Extract
We all love going 'over the top' especially against an irritating deck like U/W Delver or Esper Midrange. Of course as Standard players one of the first things we do when a full set is spoiled is to search for that next 'big' archetype since being able to play such a deck in a tournament before its known can present a significant advantage! There are a variety of ways to approach a new set but the first and most tempting step is to look at the ubiquitous red deck.
There will be a small window of time as we all know when M12 and M13 both are legal sets and in this small window much like U/G Turboland prior to Time Warp's rotation there is an opportunity to take advantage of unique strategies. The first of these I'll cover is Goblins.
On the surface it doesn't appear as though Krenko is a playable card because he needs to survive for a turn before having an impact on the board and because he sometimes is just a Hill Giant. However envision the following not-unrealistic sequence of plays:
Goblin Chieftain is the juice that Krenko Mob Boss needs to be effective. There is a powerful fundamental difference between creating tokens on the fourth turn and creating them on the fifth turn and there is an even more significant difference when the tokens are 2/2 creatures rather than 1/1 creatures. However even in less-than-ideal circumstances the deck has the most powerful burn spell in the format in Goblin Grenade and is able to run eight copies of Incinerate. Searing Spear gets the nod over the new Arc Lightning because in a deck with 22 lands three of which require 'charging' to become useful that additional mana probably isn't worth the added utility.

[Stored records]

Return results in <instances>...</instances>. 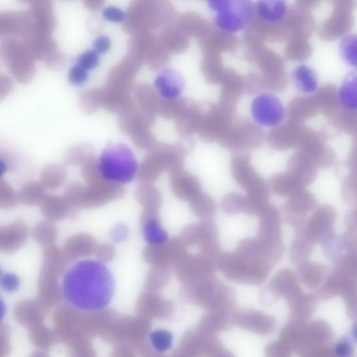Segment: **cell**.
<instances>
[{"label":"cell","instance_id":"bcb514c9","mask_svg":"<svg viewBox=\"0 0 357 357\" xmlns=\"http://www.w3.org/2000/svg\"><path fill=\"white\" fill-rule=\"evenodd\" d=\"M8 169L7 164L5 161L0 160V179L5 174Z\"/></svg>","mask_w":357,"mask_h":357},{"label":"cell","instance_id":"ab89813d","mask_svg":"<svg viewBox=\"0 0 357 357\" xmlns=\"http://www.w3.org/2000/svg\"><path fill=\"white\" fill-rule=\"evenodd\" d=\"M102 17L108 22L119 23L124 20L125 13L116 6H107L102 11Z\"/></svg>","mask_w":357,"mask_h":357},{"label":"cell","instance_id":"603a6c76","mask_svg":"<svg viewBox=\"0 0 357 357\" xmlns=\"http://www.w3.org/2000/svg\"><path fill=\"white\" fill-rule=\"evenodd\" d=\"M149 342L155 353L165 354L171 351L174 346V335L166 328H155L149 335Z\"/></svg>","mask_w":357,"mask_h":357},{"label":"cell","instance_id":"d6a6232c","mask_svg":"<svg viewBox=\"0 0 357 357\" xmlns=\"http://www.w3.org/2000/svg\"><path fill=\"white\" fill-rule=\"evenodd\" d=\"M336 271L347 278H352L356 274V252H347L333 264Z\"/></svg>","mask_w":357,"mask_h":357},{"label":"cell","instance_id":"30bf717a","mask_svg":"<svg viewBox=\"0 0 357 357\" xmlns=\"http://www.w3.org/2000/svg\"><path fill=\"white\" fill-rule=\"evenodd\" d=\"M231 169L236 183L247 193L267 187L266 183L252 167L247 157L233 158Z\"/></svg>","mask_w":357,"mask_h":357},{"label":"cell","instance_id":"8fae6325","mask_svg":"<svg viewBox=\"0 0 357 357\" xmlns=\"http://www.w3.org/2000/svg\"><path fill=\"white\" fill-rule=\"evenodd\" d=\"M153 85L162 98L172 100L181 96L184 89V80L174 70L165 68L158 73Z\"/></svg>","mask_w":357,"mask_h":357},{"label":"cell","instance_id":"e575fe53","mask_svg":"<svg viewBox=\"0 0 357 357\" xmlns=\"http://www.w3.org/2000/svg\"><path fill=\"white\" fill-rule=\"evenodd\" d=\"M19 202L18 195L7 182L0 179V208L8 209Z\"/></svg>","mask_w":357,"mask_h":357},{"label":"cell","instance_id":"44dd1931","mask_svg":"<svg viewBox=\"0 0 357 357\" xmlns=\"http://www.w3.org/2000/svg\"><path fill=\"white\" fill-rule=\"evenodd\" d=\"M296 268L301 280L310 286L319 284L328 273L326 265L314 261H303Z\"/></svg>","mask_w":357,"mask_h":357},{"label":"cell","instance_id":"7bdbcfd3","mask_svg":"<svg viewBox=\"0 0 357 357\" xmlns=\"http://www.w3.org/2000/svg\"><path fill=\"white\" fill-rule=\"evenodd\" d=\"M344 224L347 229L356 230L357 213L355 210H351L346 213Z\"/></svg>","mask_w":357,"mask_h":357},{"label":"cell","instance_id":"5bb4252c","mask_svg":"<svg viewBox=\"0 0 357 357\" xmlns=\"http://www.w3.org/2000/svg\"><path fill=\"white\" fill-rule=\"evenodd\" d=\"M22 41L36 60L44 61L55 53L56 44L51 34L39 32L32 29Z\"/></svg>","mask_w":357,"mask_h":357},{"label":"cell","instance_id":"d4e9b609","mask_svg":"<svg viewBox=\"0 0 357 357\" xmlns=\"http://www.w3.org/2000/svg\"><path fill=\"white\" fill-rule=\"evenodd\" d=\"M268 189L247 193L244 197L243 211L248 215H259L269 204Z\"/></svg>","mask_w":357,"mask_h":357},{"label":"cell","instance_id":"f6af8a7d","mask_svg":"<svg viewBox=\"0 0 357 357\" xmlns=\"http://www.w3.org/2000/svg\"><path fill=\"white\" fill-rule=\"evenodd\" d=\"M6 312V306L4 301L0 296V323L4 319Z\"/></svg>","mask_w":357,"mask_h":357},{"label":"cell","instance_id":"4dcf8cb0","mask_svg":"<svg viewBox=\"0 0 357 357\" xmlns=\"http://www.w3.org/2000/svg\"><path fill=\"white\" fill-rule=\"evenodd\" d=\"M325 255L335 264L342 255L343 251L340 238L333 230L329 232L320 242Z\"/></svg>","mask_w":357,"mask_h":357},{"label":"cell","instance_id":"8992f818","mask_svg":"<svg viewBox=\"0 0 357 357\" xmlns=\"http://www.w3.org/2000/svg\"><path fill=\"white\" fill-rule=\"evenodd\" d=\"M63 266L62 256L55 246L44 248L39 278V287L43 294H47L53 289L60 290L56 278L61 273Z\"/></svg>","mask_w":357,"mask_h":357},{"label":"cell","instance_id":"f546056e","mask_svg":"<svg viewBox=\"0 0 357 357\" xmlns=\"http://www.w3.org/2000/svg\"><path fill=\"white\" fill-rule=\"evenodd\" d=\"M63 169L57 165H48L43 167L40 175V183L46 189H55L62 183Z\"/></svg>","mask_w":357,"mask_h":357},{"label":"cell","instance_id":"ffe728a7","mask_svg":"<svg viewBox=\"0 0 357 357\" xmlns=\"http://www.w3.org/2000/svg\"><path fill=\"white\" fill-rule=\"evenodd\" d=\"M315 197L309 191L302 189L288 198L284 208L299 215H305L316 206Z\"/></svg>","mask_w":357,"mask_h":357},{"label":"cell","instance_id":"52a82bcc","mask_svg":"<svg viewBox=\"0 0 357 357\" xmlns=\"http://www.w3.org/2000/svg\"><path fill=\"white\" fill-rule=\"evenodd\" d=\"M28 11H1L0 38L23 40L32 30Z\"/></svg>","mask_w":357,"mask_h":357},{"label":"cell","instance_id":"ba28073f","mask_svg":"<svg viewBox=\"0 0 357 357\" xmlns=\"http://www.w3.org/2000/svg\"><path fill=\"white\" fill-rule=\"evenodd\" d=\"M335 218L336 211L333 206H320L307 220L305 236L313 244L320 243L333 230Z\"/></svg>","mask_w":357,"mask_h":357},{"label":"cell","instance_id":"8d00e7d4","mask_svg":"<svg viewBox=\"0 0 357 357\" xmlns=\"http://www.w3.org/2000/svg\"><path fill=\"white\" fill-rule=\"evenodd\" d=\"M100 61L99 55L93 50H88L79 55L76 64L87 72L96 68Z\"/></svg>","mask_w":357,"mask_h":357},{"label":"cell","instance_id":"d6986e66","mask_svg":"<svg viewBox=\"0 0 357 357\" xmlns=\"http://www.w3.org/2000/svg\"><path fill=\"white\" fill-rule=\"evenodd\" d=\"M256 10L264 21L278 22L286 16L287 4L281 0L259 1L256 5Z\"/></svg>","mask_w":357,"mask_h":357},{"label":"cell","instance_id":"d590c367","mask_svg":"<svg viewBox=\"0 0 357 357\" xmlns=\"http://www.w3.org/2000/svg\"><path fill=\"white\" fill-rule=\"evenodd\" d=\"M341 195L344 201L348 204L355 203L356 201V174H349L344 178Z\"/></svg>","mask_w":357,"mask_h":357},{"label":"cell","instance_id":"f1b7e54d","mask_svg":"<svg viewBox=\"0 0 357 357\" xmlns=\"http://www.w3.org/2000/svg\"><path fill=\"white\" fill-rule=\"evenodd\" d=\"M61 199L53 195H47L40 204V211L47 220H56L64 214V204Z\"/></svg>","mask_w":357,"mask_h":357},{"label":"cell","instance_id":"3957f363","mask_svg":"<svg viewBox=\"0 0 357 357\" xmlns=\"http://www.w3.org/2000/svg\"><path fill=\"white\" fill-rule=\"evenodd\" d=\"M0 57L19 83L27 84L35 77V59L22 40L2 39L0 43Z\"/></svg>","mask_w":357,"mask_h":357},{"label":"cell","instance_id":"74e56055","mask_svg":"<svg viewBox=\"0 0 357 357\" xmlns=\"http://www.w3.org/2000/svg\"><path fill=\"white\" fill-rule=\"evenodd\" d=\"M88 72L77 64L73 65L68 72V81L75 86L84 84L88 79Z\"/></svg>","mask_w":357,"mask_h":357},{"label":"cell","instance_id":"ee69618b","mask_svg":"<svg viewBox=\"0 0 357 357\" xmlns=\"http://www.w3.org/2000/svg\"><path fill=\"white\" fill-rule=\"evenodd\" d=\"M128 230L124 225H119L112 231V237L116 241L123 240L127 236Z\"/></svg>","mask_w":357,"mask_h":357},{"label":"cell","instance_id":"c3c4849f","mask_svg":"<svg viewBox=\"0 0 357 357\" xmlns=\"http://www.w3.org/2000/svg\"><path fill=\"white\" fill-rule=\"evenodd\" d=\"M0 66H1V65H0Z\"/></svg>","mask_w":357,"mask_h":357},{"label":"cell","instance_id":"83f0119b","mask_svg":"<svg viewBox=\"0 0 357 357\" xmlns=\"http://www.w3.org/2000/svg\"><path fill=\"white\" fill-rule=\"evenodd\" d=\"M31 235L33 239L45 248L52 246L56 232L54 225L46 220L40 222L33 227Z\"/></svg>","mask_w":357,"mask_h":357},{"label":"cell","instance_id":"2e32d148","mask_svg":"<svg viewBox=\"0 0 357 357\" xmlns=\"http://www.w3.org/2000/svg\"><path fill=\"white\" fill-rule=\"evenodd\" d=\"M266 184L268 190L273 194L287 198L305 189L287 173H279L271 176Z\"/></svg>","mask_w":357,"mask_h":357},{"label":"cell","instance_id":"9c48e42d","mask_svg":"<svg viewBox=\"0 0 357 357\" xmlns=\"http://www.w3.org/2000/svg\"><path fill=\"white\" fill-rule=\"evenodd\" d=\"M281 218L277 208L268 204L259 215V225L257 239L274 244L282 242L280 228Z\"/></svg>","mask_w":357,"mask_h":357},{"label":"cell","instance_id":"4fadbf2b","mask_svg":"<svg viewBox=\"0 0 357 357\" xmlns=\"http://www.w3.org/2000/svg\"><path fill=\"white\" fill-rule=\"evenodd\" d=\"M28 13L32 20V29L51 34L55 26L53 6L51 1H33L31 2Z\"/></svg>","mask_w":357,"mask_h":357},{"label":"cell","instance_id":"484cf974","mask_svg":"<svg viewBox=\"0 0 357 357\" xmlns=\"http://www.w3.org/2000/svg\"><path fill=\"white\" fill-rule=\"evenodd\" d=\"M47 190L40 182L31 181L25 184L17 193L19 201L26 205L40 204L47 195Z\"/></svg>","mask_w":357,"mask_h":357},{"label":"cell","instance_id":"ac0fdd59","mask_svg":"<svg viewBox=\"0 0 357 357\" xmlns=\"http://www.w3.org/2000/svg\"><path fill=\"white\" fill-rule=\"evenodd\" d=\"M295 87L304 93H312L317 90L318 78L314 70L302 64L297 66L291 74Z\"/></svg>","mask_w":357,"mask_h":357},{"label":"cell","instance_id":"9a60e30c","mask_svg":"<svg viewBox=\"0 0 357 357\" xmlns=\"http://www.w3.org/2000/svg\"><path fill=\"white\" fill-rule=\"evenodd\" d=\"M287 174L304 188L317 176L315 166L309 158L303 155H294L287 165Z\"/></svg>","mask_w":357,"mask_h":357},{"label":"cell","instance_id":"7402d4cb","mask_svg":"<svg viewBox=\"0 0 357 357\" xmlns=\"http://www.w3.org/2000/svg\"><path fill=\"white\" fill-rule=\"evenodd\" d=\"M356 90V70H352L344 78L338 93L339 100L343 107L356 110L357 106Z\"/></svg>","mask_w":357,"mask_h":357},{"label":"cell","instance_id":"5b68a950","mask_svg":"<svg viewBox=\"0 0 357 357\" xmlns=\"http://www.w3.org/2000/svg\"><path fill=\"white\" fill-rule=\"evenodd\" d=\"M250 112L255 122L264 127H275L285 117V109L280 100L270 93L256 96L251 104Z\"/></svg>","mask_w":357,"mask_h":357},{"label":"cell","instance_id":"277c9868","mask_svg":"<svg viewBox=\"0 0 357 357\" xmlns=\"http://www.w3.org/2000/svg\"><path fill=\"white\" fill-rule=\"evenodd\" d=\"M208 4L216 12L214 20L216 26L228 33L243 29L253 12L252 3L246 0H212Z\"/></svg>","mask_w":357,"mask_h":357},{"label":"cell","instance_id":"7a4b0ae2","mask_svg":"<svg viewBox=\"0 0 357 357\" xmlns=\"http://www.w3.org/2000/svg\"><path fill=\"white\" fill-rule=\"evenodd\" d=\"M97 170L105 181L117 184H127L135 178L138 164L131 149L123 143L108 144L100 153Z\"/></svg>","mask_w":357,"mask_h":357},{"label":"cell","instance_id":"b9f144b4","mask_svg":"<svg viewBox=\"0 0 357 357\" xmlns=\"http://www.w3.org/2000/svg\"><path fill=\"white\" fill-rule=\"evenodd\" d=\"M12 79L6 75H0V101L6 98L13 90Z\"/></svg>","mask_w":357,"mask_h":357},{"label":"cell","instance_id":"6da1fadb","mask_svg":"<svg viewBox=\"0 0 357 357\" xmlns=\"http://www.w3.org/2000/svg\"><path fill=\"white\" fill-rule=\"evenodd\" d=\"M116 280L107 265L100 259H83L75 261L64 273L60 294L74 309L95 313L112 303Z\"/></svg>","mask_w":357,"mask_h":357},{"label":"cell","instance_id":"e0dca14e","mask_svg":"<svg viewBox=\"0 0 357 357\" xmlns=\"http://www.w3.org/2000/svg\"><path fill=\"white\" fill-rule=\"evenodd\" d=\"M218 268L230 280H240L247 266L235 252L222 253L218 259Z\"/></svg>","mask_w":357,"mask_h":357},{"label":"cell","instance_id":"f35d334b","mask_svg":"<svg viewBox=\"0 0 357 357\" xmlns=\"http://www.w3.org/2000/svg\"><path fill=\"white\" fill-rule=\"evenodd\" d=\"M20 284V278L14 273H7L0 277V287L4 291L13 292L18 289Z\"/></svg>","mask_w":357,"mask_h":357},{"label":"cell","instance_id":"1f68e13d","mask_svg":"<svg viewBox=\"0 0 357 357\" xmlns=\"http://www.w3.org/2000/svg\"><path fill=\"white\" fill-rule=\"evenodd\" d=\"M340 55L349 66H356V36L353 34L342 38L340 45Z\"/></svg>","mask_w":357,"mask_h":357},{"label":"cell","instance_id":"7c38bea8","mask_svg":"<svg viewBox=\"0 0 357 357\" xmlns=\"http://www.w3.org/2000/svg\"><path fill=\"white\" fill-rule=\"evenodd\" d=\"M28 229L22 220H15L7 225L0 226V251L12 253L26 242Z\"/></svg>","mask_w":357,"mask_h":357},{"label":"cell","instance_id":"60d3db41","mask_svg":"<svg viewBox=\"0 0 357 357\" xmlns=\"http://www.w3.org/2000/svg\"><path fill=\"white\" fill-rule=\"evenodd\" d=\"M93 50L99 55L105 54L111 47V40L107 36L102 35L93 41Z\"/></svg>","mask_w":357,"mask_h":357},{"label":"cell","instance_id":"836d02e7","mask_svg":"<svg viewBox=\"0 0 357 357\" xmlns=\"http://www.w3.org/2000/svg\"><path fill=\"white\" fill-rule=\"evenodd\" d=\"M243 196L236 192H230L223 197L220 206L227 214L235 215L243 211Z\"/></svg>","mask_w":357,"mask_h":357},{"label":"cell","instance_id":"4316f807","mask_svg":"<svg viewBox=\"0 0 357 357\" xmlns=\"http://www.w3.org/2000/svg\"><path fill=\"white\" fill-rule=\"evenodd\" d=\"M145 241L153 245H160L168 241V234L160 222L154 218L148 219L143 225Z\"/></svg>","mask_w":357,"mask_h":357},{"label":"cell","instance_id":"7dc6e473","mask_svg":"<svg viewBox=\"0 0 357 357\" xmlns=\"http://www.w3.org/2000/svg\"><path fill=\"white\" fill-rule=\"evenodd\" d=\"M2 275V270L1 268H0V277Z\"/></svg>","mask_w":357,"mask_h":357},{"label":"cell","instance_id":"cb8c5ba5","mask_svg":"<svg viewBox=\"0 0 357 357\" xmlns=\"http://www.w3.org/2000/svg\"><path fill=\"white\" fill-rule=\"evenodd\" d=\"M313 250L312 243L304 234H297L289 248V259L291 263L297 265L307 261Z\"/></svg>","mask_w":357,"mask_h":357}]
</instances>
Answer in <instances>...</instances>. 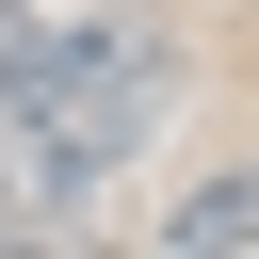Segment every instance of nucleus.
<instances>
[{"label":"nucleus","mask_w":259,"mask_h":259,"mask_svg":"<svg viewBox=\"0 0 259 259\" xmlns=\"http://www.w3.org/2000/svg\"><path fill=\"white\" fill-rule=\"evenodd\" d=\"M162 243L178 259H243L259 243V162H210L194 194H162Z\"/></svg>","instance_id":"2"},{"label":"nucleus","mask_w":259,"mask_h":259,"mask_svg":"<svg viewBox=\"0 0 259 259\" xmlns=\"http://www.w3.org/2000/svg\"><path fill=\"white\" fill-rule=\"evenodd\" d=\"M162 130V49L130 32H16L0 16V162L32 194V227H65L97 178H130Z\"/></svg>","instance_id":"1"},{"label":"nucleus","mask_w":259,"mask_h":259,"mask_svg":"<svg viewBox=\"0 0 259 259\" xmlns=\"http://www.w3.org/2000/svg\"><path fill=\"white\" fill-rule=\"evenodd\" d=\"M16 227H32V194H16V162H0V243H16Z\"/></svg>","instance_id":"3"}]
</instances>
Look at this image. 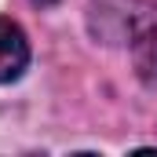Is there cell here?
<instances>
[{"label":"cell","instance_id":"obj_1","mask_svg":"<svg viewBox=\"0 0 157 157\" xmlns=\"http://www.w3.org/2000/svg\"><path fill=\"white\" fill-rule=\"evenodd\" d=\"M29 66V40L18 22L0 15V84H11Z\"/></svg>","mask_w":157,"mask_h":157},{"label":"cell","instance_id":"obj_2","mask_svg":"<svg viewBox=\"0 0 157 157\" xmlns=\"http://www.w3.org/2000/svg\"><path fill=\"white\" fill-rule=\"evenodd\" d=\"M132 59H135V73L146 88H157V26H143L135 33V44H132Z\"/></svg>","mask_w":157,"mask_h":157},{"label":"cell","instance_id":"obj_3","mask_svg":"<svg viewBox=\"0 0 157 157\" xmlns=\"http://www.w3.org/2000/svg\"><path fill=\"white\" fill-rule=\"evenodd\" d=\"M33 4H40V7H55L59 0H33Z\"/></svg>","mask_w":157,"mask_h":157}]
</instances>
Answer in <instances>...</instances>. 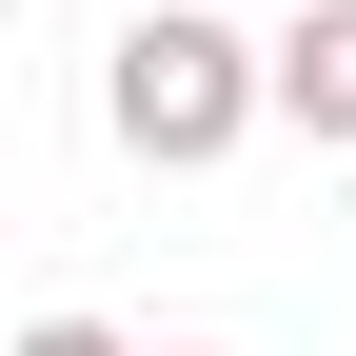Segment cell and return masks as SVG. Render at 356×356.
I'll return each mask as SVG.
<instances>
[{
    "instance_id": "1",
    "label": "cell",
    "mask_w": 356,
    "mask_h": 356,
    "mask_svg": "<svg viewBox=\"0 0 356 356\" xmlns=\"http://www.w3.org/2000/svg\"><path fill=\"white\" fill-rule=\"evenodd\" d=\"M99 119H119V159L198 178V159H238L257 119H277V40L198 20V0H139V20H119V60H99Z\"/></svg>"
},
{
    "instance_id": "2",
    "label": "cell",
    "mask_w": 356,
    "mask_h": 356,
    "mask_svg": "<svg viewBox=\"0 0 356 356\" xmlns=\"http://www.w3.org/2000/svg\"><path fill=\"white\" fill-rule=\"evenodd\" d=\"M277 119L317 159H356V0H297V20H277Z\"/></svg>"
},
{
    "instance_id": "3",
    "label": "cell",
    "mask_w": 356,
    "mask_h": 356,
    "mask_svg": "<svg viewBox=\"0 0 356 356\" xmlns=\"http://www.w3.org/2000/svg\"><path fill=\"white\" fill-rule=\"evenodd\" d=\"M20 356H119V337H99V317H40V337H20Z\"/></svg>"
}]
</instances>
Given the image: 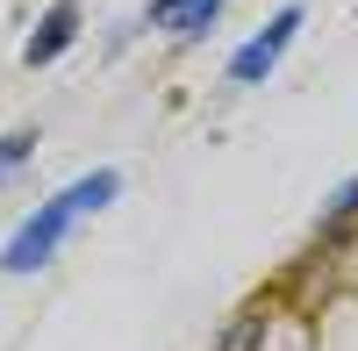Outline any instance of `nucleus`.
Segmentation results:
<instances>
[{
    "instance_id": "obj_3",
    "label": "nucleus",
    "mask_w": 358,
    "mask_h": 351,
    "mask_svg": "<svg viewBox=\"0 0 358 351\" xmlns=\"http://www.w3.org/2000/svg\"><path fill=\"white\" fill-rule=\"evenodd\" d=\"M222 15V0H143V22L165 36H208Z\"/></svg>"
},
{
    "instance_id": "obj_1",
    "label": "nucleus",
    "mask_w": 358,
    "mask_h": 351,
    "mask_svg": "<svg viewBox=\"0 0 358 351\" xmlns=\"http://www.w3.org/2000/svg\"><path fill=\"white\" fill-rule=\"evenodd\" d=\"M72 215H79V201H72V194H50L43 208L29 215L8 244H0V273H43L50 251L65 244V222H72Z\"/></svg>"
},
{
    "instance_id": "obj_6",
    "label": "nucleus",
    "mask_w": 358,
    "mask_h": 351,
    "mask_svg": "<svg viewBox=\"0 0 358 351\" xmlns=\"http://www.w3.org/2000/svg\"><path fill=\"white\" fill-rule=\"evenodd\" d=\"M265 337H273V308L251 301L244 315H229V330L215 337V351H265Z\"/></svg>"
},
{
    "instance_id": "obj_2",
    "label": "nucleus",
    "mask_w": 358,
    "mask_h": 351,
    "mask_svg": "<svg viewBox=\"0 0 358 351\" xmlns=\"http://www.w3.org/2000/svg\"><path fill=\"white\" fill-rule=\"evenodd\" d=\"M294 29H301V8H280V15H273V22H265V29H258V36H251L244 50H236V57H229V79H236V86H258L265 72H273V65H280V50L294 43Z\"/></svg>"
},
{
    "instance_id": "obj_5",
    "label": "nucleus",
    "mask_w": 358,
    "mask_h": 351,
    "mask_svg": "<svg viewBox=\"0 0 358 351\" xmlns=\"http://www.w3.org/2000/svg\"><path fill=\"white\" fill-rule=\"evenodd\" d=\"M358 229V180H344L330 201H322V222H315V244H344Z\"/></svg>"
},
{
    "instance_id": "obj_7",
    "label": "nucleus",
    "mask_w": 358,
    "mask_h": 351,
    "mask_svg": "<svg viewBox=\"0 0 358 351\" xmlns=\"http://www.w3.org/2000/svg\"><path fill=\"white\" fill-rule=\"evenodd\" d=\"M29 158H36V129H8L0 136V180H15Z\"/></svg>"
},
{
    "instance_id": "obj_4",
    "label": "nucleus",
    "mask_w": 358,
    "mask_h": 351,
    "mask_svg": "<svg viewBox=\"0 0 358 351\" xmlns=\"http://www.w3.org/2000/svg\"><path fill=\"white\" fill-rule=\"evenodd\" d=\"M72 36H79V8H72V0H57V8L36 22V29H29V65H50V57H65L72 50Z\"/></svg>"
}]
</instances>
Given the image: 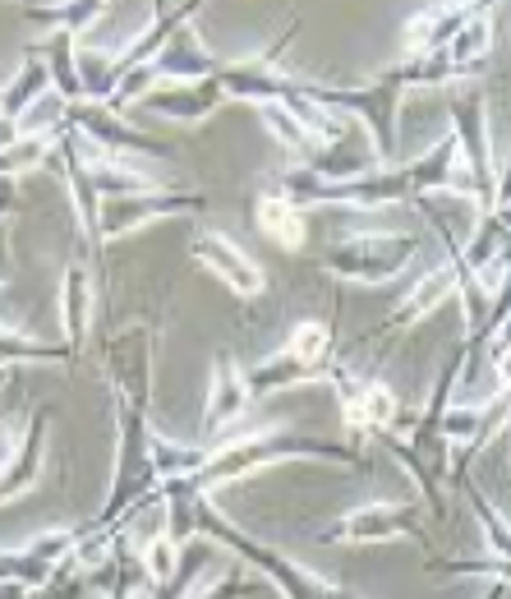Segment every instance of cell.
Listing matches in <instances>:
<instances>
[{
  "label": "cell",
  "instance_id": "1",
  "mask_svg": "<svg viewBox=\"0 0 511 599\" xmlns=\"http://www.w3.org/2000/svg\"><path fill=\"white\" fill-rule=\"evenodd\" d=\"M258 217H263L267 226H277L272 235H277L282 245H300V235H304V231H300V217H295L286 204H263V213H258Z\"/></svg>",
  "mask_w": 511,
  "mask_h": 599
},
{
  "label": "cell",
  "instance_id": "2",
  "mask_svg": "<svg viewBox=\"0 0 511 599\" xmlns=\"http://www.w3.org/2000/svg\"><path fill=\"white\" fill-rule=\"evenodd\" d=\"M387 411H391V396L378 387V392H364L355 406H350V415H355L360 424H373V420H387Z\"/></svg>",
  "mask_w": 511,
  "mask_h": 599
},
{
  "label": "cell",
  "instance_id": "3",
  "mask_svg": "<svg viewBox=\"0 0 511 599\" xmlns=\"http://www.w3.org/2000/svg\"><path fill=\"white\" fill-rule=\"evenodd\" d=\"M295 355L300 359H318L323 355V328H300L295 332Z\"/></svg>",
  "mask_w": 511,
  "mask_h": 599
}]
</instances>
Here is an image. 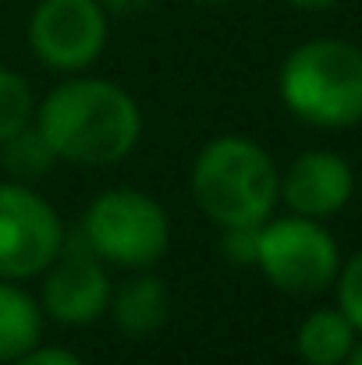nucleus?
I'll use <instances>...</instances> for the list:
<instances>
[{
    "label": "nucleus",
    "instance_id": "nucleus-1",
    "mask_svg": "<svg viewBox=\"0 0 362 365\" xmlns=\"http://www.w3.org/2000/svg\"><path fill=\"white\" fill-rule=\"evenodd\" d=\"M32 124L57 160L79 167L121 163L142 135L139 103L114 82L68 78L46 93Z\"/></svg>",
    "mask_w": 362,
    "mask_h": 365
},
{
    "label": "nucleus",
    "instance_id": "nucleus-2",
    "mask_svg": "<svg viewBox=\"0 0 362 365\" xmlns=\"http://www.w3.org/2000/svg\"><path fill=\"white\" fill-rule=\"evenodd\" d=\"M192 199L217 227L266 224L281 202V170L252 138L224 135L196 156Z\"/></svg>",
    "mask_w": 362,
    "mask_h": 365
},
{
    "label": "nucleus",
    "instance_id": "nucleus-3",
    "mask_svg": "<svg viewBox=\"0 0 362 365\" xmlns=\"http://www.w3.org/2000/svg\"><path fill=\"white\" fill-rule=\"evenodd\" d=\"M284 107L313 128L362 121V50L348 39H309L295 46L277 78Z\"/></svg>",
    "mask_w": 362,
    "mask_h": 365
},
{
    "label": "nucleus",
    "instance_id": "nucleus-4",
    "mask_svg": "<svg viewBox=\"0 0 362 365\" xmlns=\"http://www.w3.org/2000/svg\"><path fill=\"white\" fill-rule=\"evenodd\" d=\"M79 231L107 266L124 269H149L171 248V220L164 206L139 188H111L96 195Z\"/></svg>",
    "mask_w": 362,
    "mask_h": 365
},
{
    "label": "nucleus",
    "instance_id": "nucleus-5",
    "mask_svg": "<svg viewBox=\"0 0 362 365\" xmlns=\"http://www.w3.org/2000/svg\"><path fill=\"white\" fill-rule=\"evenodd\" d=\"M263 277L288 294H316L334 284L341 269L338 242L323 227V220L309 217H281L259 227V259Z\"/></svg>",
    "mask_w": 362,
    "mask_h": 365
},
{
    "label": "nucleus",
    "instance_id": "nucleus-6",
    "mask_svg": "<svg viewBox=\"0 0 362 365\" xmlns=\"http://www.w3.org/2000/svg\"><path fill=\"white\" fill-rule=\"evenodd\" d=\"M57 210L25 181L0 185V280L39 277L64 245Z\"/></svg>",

Directions
1 > In the article on the Goblins deck, which card is chosen over the new Arc Lightning?
2 > Please repeat the stretch of the article on the Goblins deck from "We all love" through "ubiquitous red deck.".
3 > Decide whether each statement agrees with the article on the Goblins deck, answering yes or no and quoting the words that settle it: (a) The deck can run eight copies of Incinerate. (b) Krenko has an impact on the board on the turn he is played. (c) Goblins is the first strategy the writer covers.

Task-by-task answers
1 > Searing Spear.

2 >
We all love going 'over the top' especially against an irritating deck like U/W Delver or Esper Midrange. Of course as Standard players one of the first things we do when a full set is spoiled is to search for that next 'big' archetype since being able to play such a deck in a tournament before its known can present a significant advantage! There are a variety of ways to approach a new set but the first and most tempting step is to look at the ubiquitous red deck.

3 >
(a) Yes: "is able to run eight copies of Incinerate"
(b) No: "he needs to survive for a turn before having an impact on the board"
(c) Yes: "The first of these I'll cover is Goblins."